Some builders choose to design their own paint scheme (rather than hiring a professional). That path has both appeal and pitfalls:

Pros:

  • Full creative control — no need to translate your vision through a designer.
  • Lower upfront cost — you may skip paying for design fees.
  • Satisfaction and ownership — there’s pride in realizing your own visual concept.

Cons & Pitfalls:

  • Lack of experience with aircraft surfaces — what looks balanced on paper often fails when wrapped around curves, panel gaps, and fairings.
  • Color mistakes — mismatched shades, poor contrast in sunlight, or accent lines that get lost in reflection.
  • Masking / transition errors — without a designer’s experience, you may create masking layouts that are awkward or unnecessarily complex for the paint shop.
  • Iteration fatigue — you can get stuck endlessly tweaking if there’s no external perspective or deadline.
  • Risk of amateur look — something that reads well in a mock-up might appear “DIY” in reality.
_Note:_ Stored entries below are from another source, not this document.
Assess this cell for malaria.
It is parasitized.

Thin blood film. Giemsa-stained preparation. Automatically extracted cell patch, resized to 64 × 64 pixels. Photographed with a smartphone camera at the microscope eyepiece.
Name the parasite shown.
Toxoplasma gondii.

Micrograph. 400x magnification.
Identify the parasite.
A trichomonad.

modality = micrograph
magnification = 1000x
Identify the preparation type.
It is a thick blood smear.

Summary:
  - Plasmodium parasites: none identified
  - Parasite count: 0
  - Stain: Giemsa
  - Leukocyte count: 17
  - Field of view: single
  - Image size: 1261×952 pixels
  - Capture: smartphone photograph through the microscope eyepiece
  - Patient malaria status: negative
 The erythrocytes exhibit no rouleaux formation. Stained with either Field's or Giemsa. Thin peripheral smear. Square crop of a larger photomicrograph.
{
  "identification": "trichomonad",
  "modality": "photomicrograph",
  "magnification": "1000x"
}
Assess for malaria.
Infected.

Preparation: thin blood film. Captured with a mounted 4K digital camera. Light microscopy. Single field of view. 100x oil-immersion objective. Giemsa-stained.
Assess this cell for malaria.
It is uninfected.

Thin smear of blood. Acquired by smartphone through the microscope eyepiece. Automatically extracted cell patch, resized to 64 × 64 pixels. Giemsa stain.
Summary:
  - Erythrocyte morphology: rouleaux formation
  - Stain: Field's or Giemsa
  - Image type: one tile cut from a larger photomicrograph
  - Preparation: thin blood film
From what I’ve heard from other builders, the DIY path sometimes leads to “good-enough” compromises or rework later. Many end up bringing in a designer or paint shop at the last minute to rescue the scheme. In my case, I preferred to avoid that risk and get it right the first time with Evoke’s expertise.


Closing Reflections

When I started this airplane project, I thought of the paint scheme as the dessert—a final indulgence after all the real work was done. In reality, it turned out to be one of the most satisfying and creative parts of the entire journey.

Designing a paint scheme forces you to think differently about your airplane. Up until that point, every decision is about function—center of gravity, torque specs, rivet pitch. Suddenly, you’re making choices about emotion, identity, and aesthetics. What story do you want your airplane to tell before it even leaves the ground?

Working with Evoke made that transition seamless. They were patient, collaborative, and consistently elevated the ideas I brought to the table. The final design doesn’t just look good—it feels right. Every line and color carries intention. It’s simple, clean, and quietly confident, just like I hoped the airplane itself would be.

But what surprised me most was how much the process reflected the larger spirit of experimental aviation. This whole endeavor—the building, learning, deciding, revising—isn’t just about ending up with an airplane. It’s about becoming the kind of person who can build one. The design phase is just the most visible expression of that mindset: dreaming, iterating, collaborating, and eventually committing to something that’s uniquely yours.

So yes, the paint matters. Every time I walk up to the plane, that first glance—the shape, the colors, the way the light hits the flat gray—reminds me that this machine isn’t just built to fly. It’s built to tell a story. And like the best stories, it’s one we wrote together.